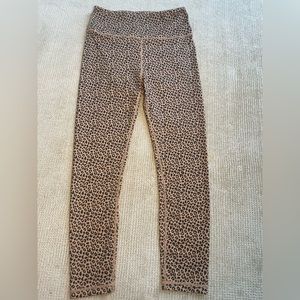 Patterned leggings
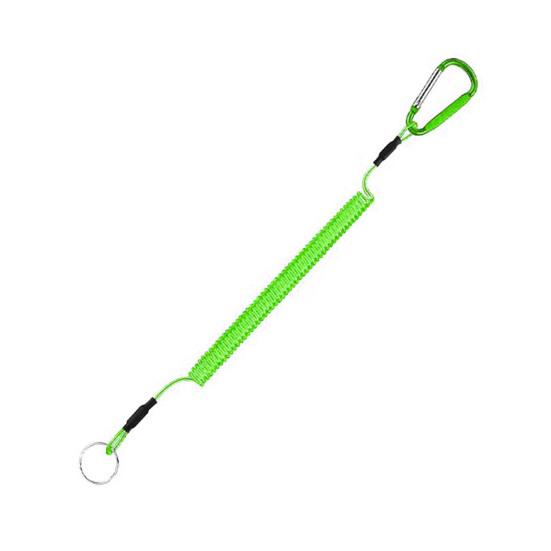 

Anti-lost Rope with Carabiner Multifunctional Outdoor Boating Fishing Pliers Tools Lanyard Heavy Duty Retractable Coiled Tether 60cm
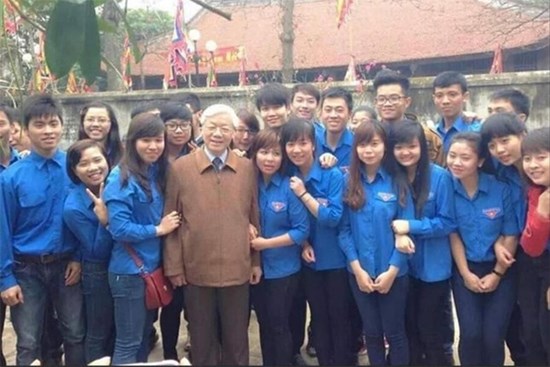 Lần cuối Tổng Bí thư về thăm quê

□ □ □ □

_WHAT THIS TASK INVOLVES_
The result should be the full listing, retyped exactly and free of pictures.

_WRITTEN RESPONSE_
 Patterned leggings

Anti-lost Rope with Carabiner Multifunctional Outdoor Boating Fishing Pliers Tools Lanyard Heavy Duty Retractable Coiled Tether 60cm
 Lần cuối Tổng Bí thư về thăm quê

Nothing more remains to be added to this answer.